#### PAGE EXTRACT
The Crinan Canal between Crinan and Ardrishaig in Argyll and Bute in the west of Scotland is operated by Scottish Canals. The canal, which opened in 1801, takes its name from the village of Crinan at its western end. Approximately  long, the canal connects the village of Ardrishaig on Loch Gilp with the Sound of Jura, providing a navigable route between the Clyde and the Inner Hebrides, without the need for a long diversion around the Kintyre peninsula, and in particular the exposed Mull of Kintyre.

History
The canal was built to provide a short cut for commercial sailing and fishing vessels and later Clyde puffers to travel between the industrialised region around Glasgow to the West Highland villages and islands.  It was designed by civil engineer John Rennie and work started in 1794, but was not completed until 1801, two years later than planned. The canal's construction was beset with problems including finance and poor weather. Landowners demanded high prices for their land and navvies were reluctant to leave jobs in more accessible parts of England and Scotland. The construction cost £127,000 ().

On Saturday 8 August 1801, the Carlisle Journal reported that: 
On Monday, a boat laden with fish, arrived at the Broomielaw, Glasgow, from one of the Western Isles, being the first vessel that has passed through the Crinan Canal

The canal bank near Lochgilphead failed in 1805 and the canal's course was diverted to avoid the marshy ground. The canal's reservoirs were finished in 1809 but two years later a storm caused one to burst releasing its water and sending boulders and mud along the canal in both directions wrecking locks, the canal banks and the nearby roads. Repairs cost £8,000 ().
########
#### INFORMATION GIVEN
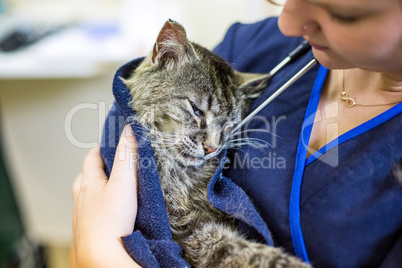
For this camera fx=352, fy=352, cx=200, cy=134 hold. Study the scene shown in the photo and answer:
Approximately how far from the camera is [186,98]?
108cm

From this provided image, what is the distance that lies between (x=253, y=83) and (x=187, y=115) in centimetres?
24

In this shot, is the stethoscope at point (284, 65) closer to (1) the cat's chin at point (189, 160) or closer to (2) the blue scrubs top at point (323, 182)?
(2) the blue scrubs top at point (323, 182)

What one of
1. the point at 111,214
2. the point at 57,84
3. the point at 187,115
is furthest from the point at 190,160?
the point at 57,84

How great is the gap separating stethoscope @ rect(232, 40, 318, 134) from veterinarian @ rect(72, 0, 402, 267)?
0.02 m

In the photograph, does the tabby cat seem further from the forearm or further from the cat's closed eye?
the forearm

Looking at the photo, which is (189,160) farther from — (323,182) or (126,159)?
(323,182)

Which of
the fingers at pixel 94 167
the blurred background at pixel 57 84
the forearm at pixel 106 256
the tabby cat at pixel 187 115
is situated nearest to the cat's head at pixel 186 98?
the tabby cat at pixel 187 115

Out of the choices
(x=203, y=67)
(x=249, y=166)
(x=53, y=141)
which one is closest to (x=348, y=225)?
(x=249, y=166)

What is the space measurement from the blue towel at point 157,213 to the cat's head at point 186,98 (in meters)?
0.08

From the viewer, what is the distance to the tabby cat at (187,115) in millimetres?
990

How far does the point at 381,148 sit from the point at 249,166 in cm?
32

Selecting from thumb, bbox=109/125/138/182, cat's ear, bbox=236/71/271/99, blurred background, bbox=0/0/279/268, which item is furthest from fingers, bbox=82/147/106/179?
blurred background, bbox=0/0/279/268

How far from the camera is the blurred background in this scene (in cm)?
204

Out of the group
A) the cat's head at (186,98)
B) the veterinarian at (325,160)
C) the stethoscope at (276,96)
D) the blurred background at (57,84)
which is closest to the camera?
the veterinarian at (325,160)
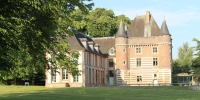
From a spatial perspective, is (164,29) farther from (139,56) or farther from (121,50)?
(121,50)

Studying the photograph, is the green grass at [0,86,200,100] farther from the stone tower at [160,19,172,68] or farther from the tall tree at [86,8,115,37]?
the tall tree at [86,8,115,37]

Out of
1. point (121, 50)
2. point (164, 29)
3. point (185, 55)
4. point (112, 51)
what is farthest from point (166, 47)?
point (185, 55)

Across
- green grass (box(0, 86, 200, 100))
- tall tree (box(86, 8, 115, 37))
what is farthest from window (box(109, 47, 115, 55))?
green grass (box(0, 86, 200, 100))

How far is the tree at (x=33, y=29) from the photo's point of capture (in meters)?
10.7

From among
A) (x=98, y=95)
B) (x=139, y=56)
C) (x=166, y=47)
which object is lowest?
(x=98, y=95)

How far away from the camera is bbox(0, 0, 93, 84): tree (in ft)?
35.2

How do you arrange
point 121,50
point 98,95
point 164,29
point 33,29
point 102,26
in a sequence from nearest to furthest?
point 33,29 → point 98,95 → point 164,29 → point 121,50 → point 102,26

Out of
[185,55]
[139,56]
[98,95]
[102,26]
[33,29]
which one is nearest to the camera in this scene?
[33,29]

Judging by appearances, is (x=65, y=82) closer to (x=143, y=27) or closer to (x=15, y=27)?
(x=143, y=27)

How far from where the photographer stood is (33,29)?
1175 centimetres

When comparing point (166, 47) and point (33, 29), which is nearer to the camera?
point (33, 29)

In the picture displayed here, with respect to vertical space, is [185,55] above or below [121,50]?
below

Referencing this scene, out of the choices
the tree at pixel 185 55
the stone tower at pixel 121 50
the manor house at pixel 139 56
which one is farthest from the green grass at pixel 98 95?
the tree at pixel 185 55

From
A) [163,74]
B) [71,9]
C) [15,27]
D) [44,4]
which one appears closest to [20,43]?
[15,27]
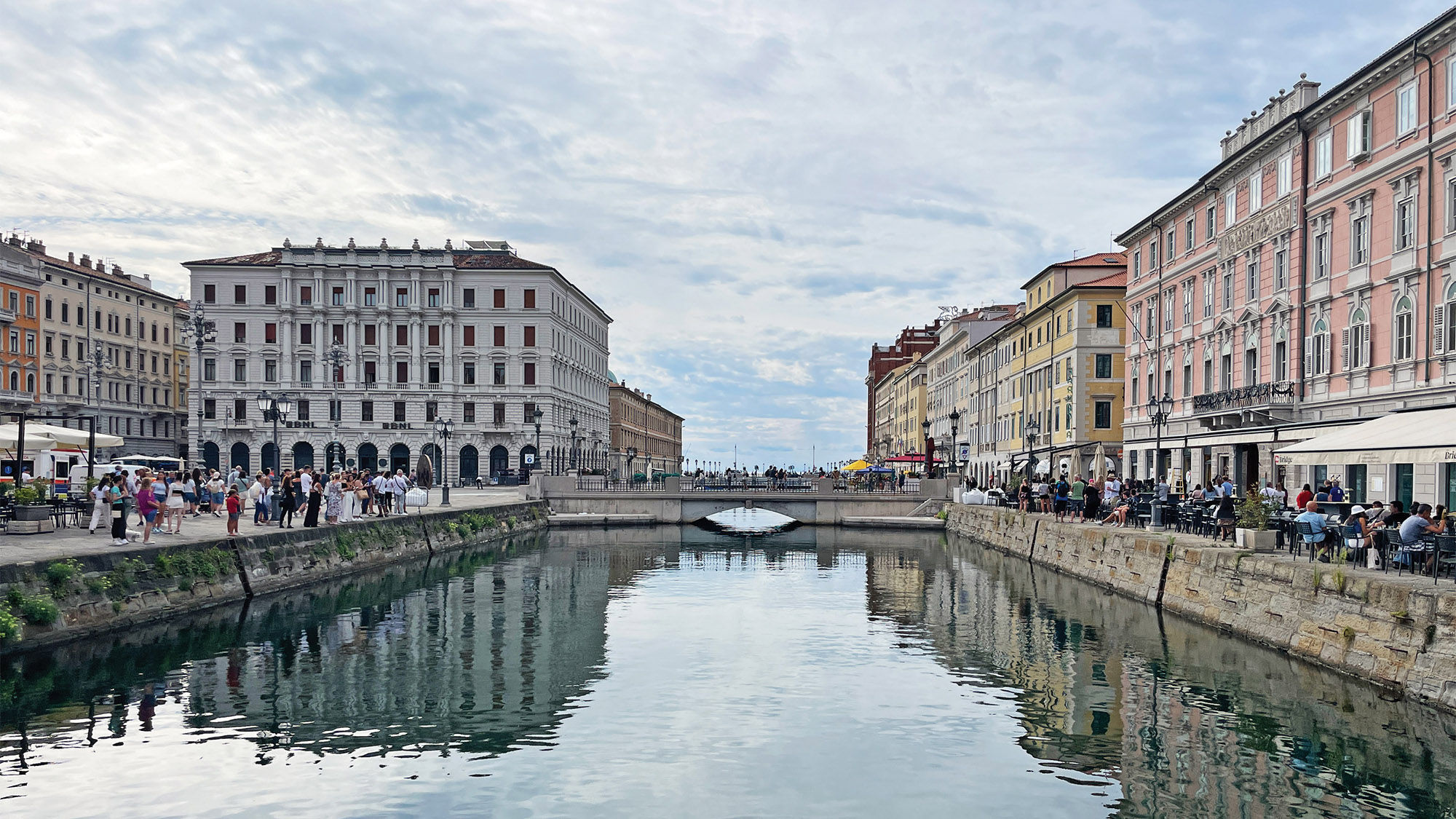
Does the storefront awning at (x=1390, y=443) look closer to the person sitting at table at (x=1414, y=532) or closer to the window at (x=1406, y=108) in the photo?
########
TASKS TO COMPLETE:
[1] List every distinct four-digit year mentioned in the Crinan Canal text, in the order each first appears.
[2] Using the Crinan Canal text, decide whether each statement agrees with it, answering yes or no and quoting the deciding words: (a) The canal was designed by John Rennie. (b) Work on the canal started in 1801. (c) The canal's reservoirs were finished in 1805.
[3] Retype the portion of the Crinan Canal text between "On Saturday 8" and "cost £8,000 ().", inclusive.

SOLVED PROBLEMS:
[1] 1801, 1794, 1805, 1809

[2]
(a) Yes: "It was designed by civil engineer John Rennie"
(b) No: "work started in 1794, but was not completed until 1801"
(c) No: "The canal's reservoirs were finished in 1809"

[3]
On Saturday 8 August 1801, the Carlisle Journal reported that: 
On Monday, a boat laden with fish, arrived at the Broomielaw, Glasgow, from one of the Western Isles, being the first vessel that has passed through the Crinan Canal

The canal bank near Lochgilphead failed in 1805 and the canal's course was diverted to avoid the marshy ground. The canal's reservoirs were finished in 1809 but two years later a storm caused one to burst releasing its water and sending boulders and mud along the canal in both directions wrecking locks, the canal banks and the nearby roads. Repairs cost £8,000 ().